New lathe working out well then Gary

The pinion shaft gears all run on oilite bushes and when I stripped them down there did look like wear on the bushes to cut a long story short theses are a non STD size and I had no Idea of what running clearance should be so I bought a new set from Malcolm .but how long stock will last I don't know the club only has 1st gear bush I've ordered the drawings from Rootes archives just for reference .
they don't run on the shaft and are compressed on preload so they come out shorter when you rebuild the box. If they are to short you can't use them .
The gear bore sizes.
1st gear 1 35/64 = 1'5468"
2nd,3rd,and 4th 1 25/64 =1'3906"
The best that I can tell until I get the drawings running clearance is .0035" which seems quite big but it's running in EP80 oil plus there will be some expansion as it gets hot ??
The pinion shaft that the bushes slide on is also a non STD size , they didn't want you to buy these except from Rootes 1st gear 1'2752
The rest are 1'1827". Or 30.04mm so they could have made it 1 3/16 if they had wanted to
I have a spare box so decided to make the 2nd set of bushes from STD 30 x38x30 oilite bushes and 40od for 1stgear theses are cheap and readily available
Turning them between centers on the pinion shaft is the most accurate way to do it .

----

▶ **YOUR TASK**: Quote the whole forum post about the gearbox pinion shaft bushes word for word.

▶ **SUPPLIED DATA**:
----

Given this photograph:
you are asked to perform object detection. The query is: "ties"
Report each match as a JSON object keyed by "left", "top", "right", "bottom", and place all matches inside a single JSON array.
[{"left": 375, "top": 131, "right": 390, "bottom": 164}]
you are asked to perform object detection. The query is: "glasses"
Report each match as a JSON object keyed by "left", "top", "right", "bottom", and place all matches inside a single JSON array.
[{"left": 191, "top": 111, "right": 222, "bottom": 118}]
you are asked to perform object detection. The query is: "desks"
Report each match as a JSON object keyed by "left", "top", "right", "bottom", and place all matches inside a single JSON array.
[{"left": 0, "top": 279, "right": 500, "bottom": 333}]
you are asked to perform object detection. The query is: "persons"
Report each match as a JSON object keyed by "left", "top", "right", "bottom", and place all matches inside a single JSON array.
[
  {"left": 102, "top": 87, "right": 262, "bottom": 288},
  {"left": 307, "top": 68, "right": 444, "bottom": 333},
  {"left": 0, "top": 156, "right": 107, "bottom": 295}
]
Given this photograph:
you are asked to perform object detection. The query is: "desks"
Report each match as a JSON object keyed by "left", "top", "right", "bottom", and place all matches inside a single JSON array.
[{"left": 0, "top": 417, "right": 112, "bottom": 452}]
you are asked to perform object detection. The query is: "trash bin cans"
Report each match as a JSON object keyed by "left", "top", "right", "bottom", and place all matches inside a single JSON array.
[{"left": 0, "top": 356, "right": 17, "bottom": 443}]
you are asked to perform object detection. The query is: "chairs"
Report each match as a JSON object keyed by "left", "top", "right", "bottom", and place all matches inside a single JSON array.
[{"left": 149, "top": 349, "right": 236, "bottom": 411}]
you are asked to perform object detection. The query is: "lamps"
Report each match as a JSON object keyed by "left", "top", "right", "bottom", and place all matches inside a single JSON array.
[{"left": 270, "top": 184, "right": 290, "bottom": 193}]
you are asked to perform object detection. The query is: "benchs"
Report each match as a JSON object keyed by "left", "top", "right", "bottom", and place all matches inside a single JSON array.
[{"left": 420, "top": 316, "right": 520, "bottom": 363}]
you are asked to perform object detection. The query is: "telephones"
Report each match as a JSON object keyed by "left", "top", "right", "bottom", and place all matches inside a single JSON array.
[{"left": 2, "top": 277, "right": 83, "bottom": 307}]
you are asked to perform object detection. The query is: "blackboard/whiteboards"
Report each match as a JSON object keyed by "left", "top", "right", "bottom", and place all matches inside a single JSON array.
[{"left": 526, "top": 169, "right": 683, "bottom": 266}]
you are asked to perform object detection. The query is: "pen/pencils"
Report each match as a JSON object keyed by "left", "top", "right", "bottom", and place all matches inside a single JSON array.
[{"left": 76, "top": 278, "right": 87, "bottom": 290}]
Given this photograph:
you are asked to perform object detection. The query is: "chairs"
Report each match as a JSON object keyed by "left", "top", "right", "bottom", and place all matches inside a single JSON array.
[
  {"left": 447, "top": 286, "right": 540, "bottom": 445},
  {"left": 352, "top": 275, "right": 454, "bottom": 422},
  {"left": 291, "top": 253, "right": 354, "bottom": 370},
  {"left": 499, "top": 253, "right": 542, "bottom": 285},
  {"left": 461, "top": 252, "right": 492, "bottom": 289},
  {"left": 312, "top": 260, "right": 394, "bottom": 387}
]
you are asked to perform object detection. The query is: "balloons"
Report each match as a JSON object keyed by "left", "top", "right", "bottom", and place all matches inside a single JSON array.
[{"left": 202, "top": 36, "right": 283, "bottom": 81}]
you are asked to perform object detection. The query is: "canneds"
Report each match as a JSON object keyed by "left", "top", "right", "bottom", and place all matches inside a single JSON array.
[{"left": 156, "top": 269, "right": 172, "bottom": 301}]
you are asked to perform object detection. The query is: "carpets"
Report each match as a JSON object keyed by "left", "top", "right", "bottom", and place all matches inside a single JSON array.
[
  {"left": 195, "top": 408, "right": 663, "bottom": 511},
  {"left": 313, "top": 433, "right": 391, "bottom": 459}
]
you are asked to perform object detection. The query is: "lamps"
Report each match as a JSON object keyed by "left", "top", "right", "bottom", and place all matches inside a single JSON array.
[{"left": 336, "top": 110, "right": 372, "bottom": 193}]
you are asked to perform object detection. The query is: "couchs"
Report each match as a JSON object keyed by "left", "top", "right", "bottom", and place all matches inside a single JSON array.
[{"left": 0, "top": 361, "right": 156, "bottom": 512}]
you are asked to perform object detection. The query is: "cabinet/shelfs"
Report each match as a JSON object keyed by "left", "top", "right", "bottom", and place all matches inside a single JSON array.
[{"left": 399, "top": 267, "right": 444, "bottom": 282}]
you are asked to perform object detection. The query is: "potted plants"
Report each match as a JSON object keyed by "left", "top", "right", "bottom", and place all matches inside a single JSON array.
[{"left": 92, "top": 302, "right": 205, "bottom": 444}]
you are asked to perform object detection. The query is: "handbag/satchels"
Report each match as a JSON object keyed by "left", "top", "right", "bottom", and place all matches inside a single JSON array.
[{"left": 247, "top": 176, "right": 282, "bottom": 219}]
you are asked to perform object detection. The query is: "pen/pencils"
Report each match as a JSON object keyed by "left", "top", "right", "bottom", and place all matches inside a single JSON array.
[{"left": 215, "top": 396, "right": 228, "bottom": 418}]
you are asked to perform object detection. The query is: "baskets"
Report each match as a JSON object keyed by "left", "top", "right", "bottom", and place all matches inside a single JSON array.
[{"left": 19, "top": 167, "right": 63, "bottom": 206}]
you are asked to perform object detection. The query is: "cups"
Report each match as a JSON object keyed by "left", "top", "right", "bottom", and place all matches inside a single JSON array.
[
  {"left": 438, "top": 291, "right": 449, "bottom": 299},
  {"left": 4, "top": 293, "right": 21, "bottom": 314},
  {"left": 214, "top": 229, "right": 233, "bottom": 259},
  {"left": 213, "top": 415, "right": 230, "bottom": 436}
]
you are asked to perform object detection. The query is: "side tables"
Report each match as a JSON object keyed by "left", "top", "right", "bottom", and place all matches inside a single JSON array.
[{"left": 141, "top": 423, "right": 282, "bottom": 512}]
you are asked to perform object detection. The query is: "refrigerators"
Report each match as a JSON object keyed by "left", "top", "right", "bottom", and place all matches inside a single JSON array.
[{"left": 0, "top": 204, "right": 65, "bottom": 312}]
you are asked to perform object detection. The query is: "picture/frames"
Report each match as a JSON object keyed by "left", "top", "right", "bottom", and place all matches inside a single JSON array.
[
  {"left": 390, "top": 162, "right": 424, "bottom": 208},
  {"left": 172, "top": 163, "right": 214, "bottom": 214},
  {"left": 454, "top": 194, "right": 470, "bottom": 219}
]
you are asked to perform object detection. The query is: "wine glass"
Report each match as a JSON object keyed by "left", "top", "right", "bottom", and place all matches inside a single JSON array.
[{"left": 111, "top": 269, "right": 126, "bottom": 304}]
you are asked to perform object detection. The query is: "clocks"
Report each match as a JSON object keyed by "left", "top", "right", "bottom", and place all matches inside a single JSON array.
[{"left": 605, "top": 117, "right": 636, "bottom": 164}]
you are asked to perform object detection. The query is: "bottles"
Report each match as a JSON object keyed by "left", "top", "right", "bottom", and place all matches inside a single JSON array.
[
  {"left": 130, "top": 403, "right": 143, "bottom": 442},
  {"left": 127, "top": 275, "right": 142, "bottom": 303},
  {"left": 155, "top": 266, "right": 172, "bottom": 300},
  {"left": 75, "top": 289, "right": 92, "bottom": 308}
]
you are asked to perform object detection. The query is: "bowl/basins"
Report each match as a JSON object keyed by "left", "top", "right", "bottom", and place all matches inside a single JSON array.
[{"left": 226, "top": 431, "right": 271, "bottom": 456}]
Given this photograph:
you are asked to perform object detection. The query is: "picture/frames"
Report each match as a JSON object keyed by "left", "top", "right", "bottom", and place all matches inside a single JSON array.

----

▶ **EXPECTED ANSWER**:
New lathe working out well then Gary

The pinion shaft gears all run on oilite bushes and when I stripped them down there did look like wear on the bushes to cut a long story short theses are a non STD size and I had no Idea of what running clearance should be so I bought a new set from Malcolm .but how long stock will last I don't know the club only has 1st gear bush I've ordered the drawings from Rootes archives just for reference .
they don't run on the shaft and are compressed on preload so they come out shorter when you rebuild the box. If they are to short you can't use them .
The gear bore sizes.
1st gear 1 35/64 = 1'5468"
2nd,3rd,and 4th 1 25/64 =1'3906"
The best that I can tell until I get the drawings running clearance is .0035" which seems quite big but it's running in EP80 oil plus there will be some expansion as it gets hot ??
The pinion shaft that the bushes slide on is also a non STD size , they didn't want you to buy these except from Rootes 1st gear 1'2752
The rest are 1'1827". Or 30.04mm so they could have made it 1 3/16 if they had wanted to
I have a spare box so decided to make the 2nd set of bushes from STD 30 x38x30 oilite bushes and 40od for 1stgear theses are cheap and readily available
Turning them between centers on the pinion shaft is the most accurate way to do it .